“Não sei porque estou assim, nunca me faltou (quase) nada”: A importância de vincula&am
Por vezes, achamos que ter tido as nossas necessidades físicas e materiais supridas, na infância, é igual a termos tido “tudo aquilo que precisávamos” para estarmos felizes, satisfeitos e saudáveis. Este pensamento leva a que muitos se sintam irritados, olhando para si como mimados e ingratos, a quem os pais sempre deram “tudo”. Que as necessidades básicas precisam de ser supridas e que é bom receber aquilo que queremos não é surpresa, mas será isso o suficiente?
Frequentemente, para os pais, exaustos de um dia de trabalho, é difícil providenciar, emocionalmente, aquilo que um filho precisa. Como forma de substituição simples, e aparentemente eficaz, troca-se a presença e atenção parental por um brinquedo, telemóvel, jogo, entre outras hipóteses. Apesar de esta estratégia ser bem recebida pela criança, não significa que seja a melhor para o seu desenvolvimento. As necessidades humanas não se ficam pelas físicas. Abraham Maslow, psicólogo americano, identificou, além das necessidades fisiológicas, as necessidades de segurança, amor/relacionamento, estima e realização pessoal.
Segundo um estudo publicado pela American Psychological Association (APA), indivíduos com memórias afetuosas de infância na sua relação com os pais tendem a ter melhor saúde, menos depressão e doenças crónicas em adultos. Noutro estudo, constatou-se que o clima emocional familiar tem um grande impacto na saúde de indivíduos em condições crónicas, pois um meio negativo pode trazer um agravamento de problemas, enquanto um ambiente familiar de suporte pode contribuir favoravelmente para a saúde.
Segundo Bowlby, a necessidade de vinculação (criação de relações e laços) é uma necessidade contínua e, biologicamente, enraizada no ser humano. Isto pressupõe que, desde a infância, existe uma necessidade de procura, monitorização e tentativa de aproximação a uma figura de vinculação (normalmente figuras parentais), que é estabelecida como uma “base segura”.
Assim, as experiências de vinculação durante a infância, nas quais a criança experiencia uma relação satisfatória de amor, proteção, cuidado e intimidade são relevantes para o desenvolvimento saudável de uma criança. Uma boa relação de vinculação com os pais serve como base segura, sobre a qual o desenvolvimento ocorre e a personalidade se forma. É na relação vinculativa que o conceito de “eu” é formado, pelo que as reações dos pais às expressões individuais da criança vão influenciar a forma como esta se perceciona.
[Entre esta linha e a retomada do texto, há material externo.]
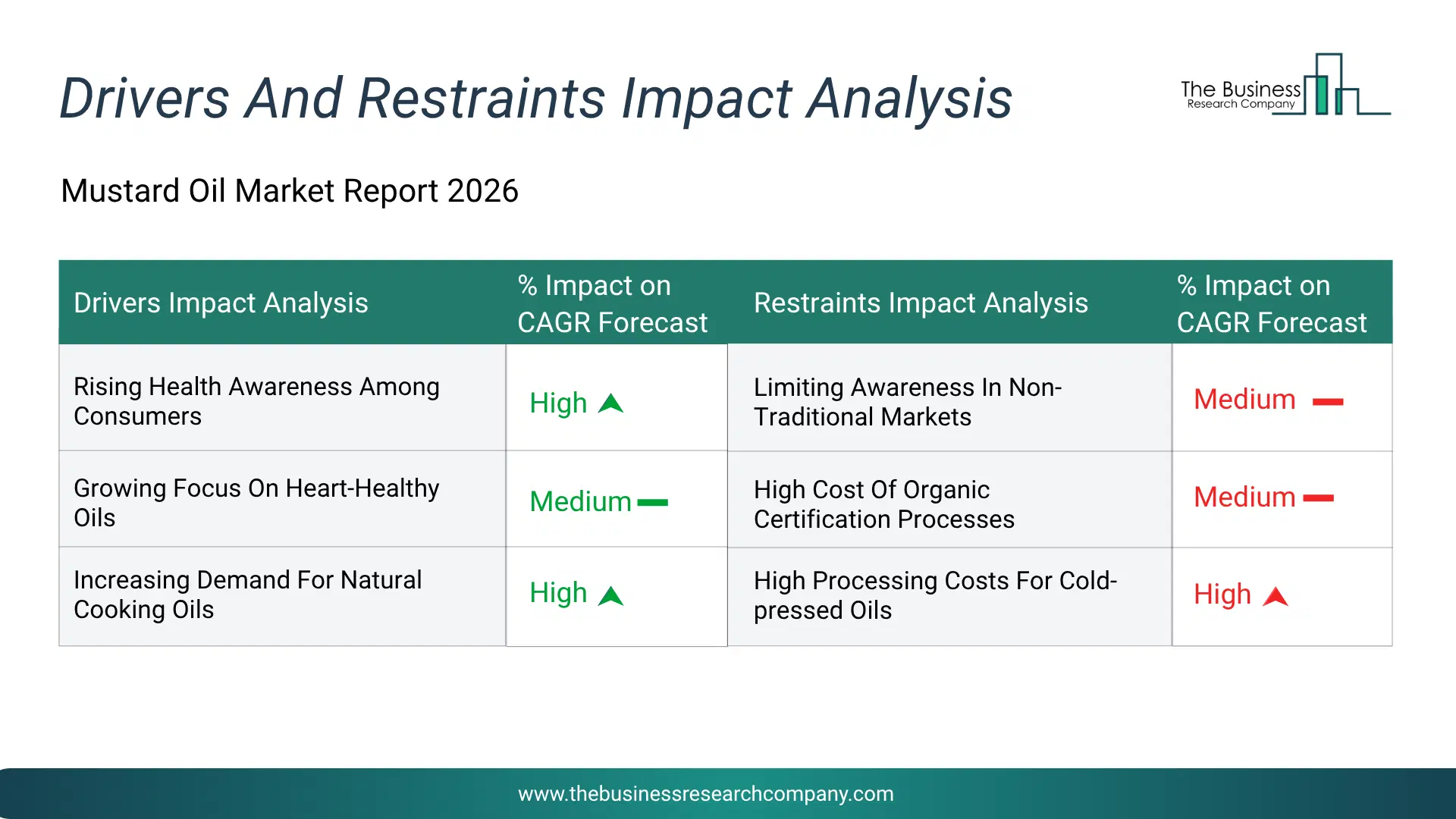 Drivers And Restraints Impact Analysis

The Business Research Company

Mustard Oil Market Report 2026

| Drivers Impact Analysis | % Impact on CAGR Forecast | Restraints Impact Analysis | % Impact on CAGR Forecast |
|---|---|---|---|
| Rising Health Awareness Among Consumers | High | Limiting Awareness In Non-Traditional Markets | Medium |
| Growing Focus On Heart-Healthy Oils | Medium | High Cost Of Organic Certification Processes | Medium |
| Increasing Demand For Natural Cooking Oils | High | High Processing Costs For Cold-pressed Oils | High |

www.thebusinessresearchcompany.com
Para ter ideia, a literatura indica que as reações que o choro do bebé evoca na mãe (por exemplo, conforto, ou irritação/ indiferença) ficam registadas na memória emocional do bebé e podem servir como guia na avaliação de segurança ou risco em relações futuras. Aquando de uma relação onde a criança encontra alívio e conforto, é registado que a ligação aos outros pode ser uma fonte de conforto e prazer, e é criada uma imagem própria como sendo bom, amado, aceite e competente.
Também o saudável desenvolvimento neurológico da criança pode ser impedido pela ausência de conexões relacionais, limitando o desenvolvimento de capacidade de sentir e gerir emoções. Uma experiência de vinculação segura permite a criança desenvolver o hipocampo, área cerebral envolvida na memória e regulação emocional, para balancear a reatividade da amígdala (responsável pela ativação emocional), aumentando a capacidade de regulação emocional. Contrariamente, experiências traumáticas podem afetar o desenvolvimento e atividade do hipocampo, levando a uma maior dificuldade de gestão emocional. As relações saudáveis de vinculação são também necessárias para o desenvolvimento e integração do hemisfério direito (lado “emocional”) e esquerdo (lado “racional”) do cérebro.
De pouco serve ter apenas roupa, comida com fartura e o smartphone de última hora, quando se está inserido num contexto familiar conflituoso, ou omisso nos afetos, onde não existe uma experiência vinculativa positiva, a qual seria facilitadora de crescimento, aprendizagem e autoaceitação, contribuindo para uma boa saúde física e psicológica. Um desenvolvimento saudável precisa de uma relação onde há espaço para experiências emocionais.
As necessidades humanas estendem-se muito além de bens materiais. Assim, importa enfatizar a importância de relações, sejam estas amorosas, de amizade saudáveis, ou terapêuticas, com um profissional de saúde psicológica. Estas podem atuar como possíveis relações reparadoras, enquanto novas experiências de relações de vinculação segura. Mesmo que tenha crescido num ambiente difícil, no qual faltou muito mais que bens-materiais, pode desenvolver novas relações ao longo da vida. Não está sozinho(a).